The Research Sprint
After this drill, you can conduct a 30-minute research sprint using Perplexity and Claude together — source-grounded discovery plus deep synthesis.
Why this matters
Single-tool research is a crutch. The power move is tool-chaining: use Perplexity to find what exists and verify sources, then feed the best material to Claude for deep synthesis, pattern recognition, and implications. This two-step workflow produces research output that would take 3–4 hours of traditional methods in under 30 minutes.
How to do it
- 1
Choose a research topic you genuinely want to understand better
It should be substantive enough to require synthesis — not just a factual lookup. Good examples: understanding a policy area, investigating a market trend, exploring a technical domain.
- 2
Run Phase 1: Discovery in Perplexity (15 minutes)
Use the Perplexity prompts below to gather sourced overviews of your topic. Note the sources Perplexity cites — check 2–3 of them.
- 3
Run Phase 2: Synthesis in Claude (15 minutes)
Paste the Perplexity output (or the key sections) into Claude. Use the synthesis prompt below. Claude doesn't have Perplexity's real-time sources but excels at pattern recognition and implications.
- 4
Document the two-stage workflow
Note what each tool contributed. This two-tool pattern is reusable for any research task.
The prompt
Research [YOUR TOPIC] comprehensively.

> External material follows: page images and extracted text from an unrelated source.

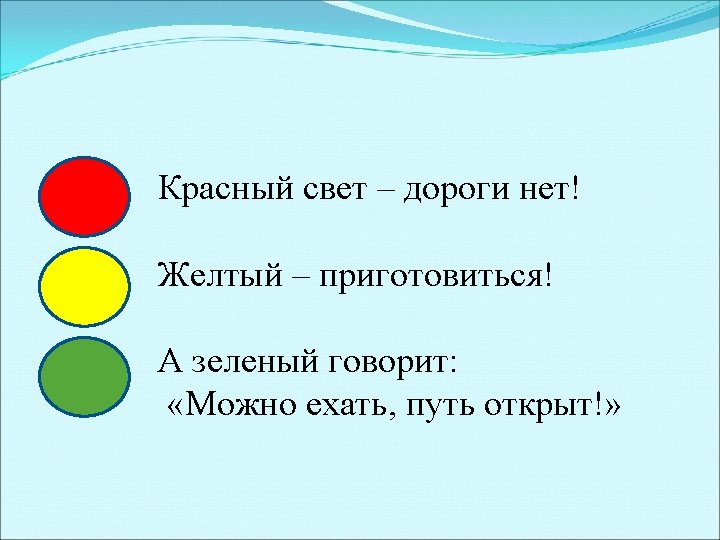 Красный свет – дороги нет!

Желтый – приготовиться!

А зеленый говорит:
«Можно ехать, путь открыт!»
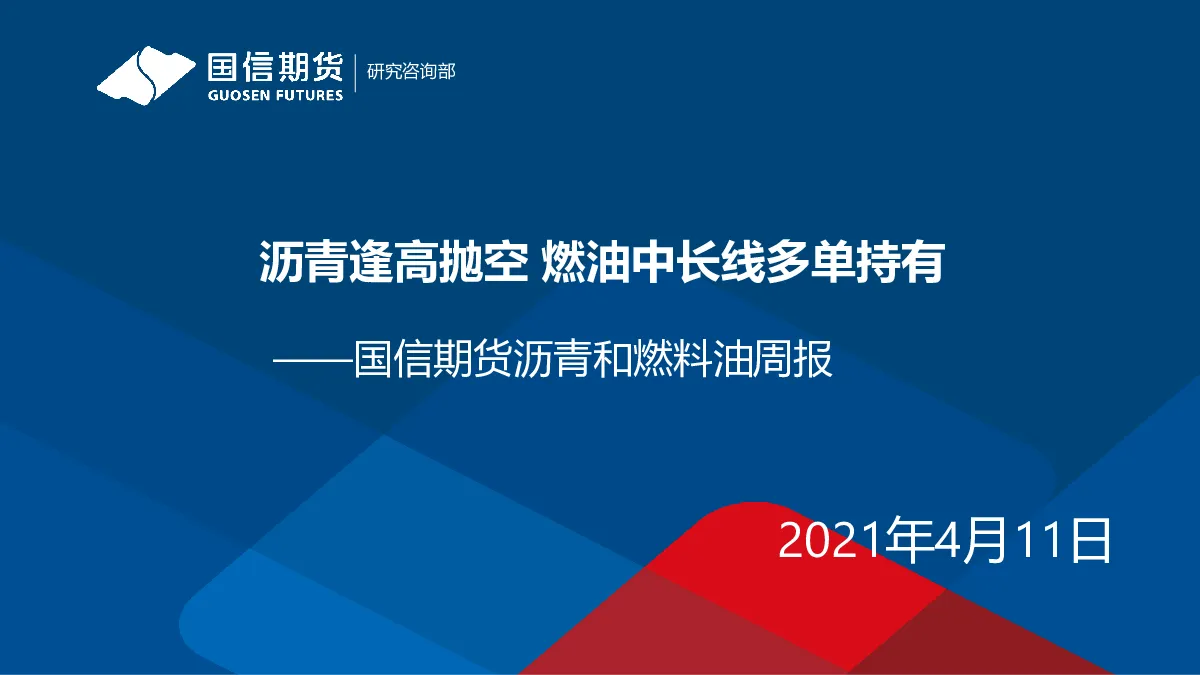 国信期货
GUOSEN FUTURES
研究咨询部

沥青逢高抛空 燃油中长线多单持有

——国信期货沥青和燃料油周报

2021年4月11日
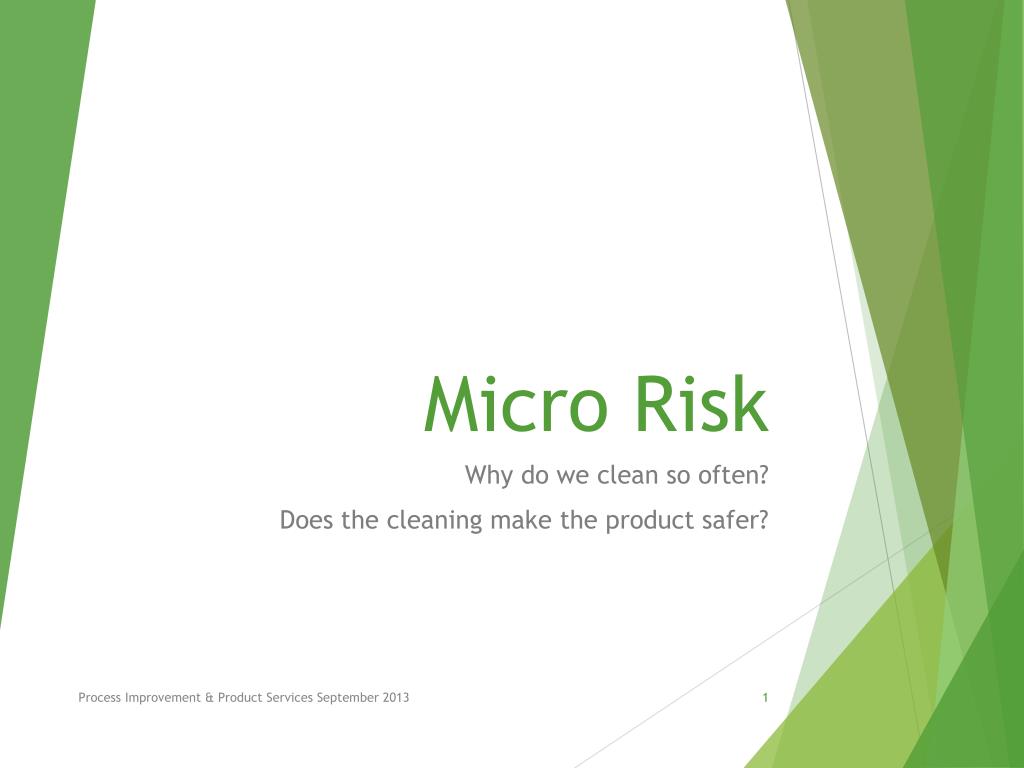 Micro Risk

Why do we clean so often?

Does the cleaning make the product safer?

Process Improvement & Product Services September 2013

1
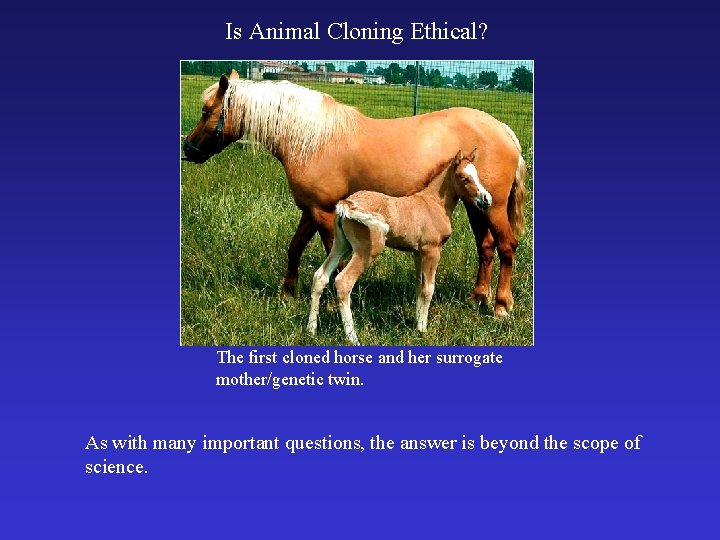 Is Animal Cloning Ethical?

The first cloned horse and her surrogate mother/genetic twin.

As with many important questions, the answer is beyond the scope of science.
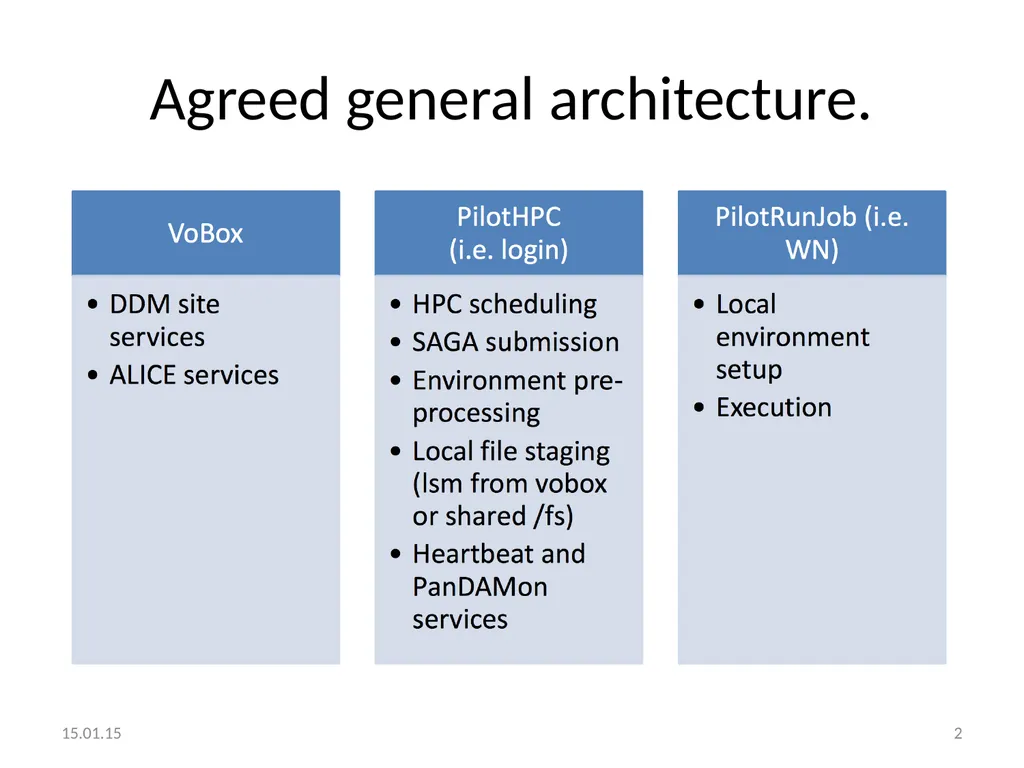 Agreed general architecture.

VoBox

• DDM site services
• ALICE services

PilotHPC (i.e. login)

• HPC scheduling
• SAGA submission
• Environment pre-processing
• Local file staging (lsm from vobox or shared /fs)
• Heartbeat and PanDAMon services

PilotRunJob (i.e. WN)

• Local environment setup
• Execution

15.01.15

2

Give me: 1. A 3-paragraph overview of the current state 2. The 5 most credible sources I should read 3. The 3 most important debates or disagreements in this area 4. What has changed in the last 12 months Cite all sources with URLs I can click.
I've done initial research on [YOUR TOPIC]. Here's what I found: [PASTE PERPLEXITY RESPONSE OR KEY SECTIONS] Now help me go deeper: 1. What patterns do you see across these findings? 2. What are the implications for [YOUR SPECIFIC CONTEXT — why you care about this topic]? 3. What important questions are NOT answered by this research? 4. If I wanted to understand this topic 3 months from now, what would be most likely to have changed?
Success criteria
- ✓You completed both phases (Perplexity discovery + Claude synthesis)
- ✓You verified at least 2 Perplexity sources manually
- ✓You have a two-stage research output you could actually use
- ✓You can describe what each tool contributed that the other could not
Common mistakes
Using Claude for Phase 1 instead of Perplexity
→ Claude doesn't have real-time internet access by default. Perplexity is specifically designed for sourced research. Use the right tool for the right phase.
Pasting all of Perplexity's output into Claude without filtering
→ Claude's synthesis is better when you give it the key sections, not everything. Spend 2 minutes identifying the most important parts of the Perplexity output before feeding them in.
Not giving Claude your specific context in Phase 2
→ "What are the implications?" is too generic. "What are the implications for a nonprofit education organization in Iceland trying to serve rural communities?" produces actionable insights.